Rows from a spatial reasoning dataset:

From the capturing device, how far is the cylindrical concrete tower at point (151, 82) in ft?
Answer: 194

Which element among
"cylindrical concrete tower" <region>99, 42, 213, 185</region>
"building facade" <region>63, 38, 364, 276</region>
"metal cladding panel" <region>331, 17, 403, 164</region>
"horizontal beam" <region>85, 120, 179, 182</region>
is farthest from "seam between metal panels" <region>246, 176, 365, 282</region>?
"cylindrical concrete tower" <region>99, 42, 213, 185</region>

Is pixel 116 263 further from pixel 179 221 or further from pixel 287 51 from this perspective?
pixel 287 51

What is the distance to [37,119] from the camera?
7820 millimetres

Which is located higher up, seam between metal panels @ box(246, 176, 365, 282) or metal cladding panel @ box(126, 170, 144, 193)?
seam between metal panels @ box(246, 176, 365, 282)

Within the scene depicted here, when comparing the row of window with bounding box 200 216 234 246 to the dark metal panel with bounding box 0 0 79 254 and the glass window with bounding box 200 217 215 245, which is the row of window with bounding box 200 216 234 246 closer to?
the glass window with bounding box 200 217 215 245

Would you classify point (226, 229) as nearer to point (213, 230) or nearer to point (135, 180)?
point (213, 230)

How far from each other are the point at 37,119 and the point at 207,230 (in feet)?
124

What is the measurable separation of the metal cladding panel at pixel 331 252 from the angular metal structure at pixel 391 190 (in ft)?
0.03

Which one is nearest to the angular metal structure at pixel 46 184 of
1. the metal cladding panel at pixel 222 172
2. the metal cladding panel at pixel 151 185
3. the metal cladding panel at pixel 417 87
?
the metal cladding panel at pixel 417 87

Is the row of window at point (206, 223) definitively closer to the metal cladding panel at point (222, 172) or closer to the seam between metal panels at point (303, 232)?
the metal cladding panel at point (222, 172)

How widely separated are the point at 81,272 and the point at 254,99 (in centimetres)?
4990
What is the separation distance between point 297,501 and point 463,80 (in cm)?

GIVEN EXERCISE:
Quote every item above verbatim, preserving each line as it appears.

ANSWER:
From the capturing device, how far is the cylindrical concrete tower at point (151, 82) in ft?
Answer: 194

Which element among
"cylindrical concrete tower" <region>99, 42, 213, 185</region>
"building facade" <region>63, 38, 364, 276</region>
"metal cladding panel" <region>331, 17, 403, 164</region>
"horizontal beam" <region>85, 120, 179, 182</region>
is farthest from "seam between metal panels" <region>246, 176, 365, 282</region>?
"cylindrical concrete tower" <region>99, 42, 213, 185</region>

Is pixel 116 263 further from pixel 179 221 or further from pixel 287 51 from this perspective?
pixel 287 51

What is the distance to [37,119] from the camera?
7820 millimetres

Which is located higher up, seam between metal panels @ box(246, 176, 365, 282) or metal cladding panel @ box(126, 170, 144, 193)?
seam between metal panels @ box(246, 176, 365, 282)

Within the scene depicted here, when comparing the row of window with bounding box 200 216 234 246 to the dark metal panel with bounding box 0 0 79 254 and the glass window with bounding box 200 217 215 245, which is the row of window with bounding box 200 216 234 246 closer to?
the glass window with bounding box 200 217 215 245

Would you classify point (226, 229) as nearer to point (213, 230) or nearer to point (135, 180)?
point (213, 230)

How far from each other are the point at 37,119 and the point at 207,230 (in feet)?
124

What is the measurable separation of the metal cladding panel at pixel 331 252 from the angular metal structure at pixel 391 190 (in ft)?
0.03

Which one is nearest to the angular metal structure at pixel 46 184 of
1. the metal cladding panel at pixel 222 172
2. the metal cladding panel at pixel 151 185
3. the metal cladding panel at pixel 417 87
?
the metal cladding panel at pixel 417 87

Is the row of window at point (206, 223) definitively closer to the metal cladding panel at point (222, 172) or closer to the seam between metal panels at point (303, 232)?
the metal cladding panel at point (222, 172)

How widely separated are the point at 81,272 and the point at 254,99 (in centimetres)?
4990
What is the separation distance between point 297,501 and point 463,80 (in cm)?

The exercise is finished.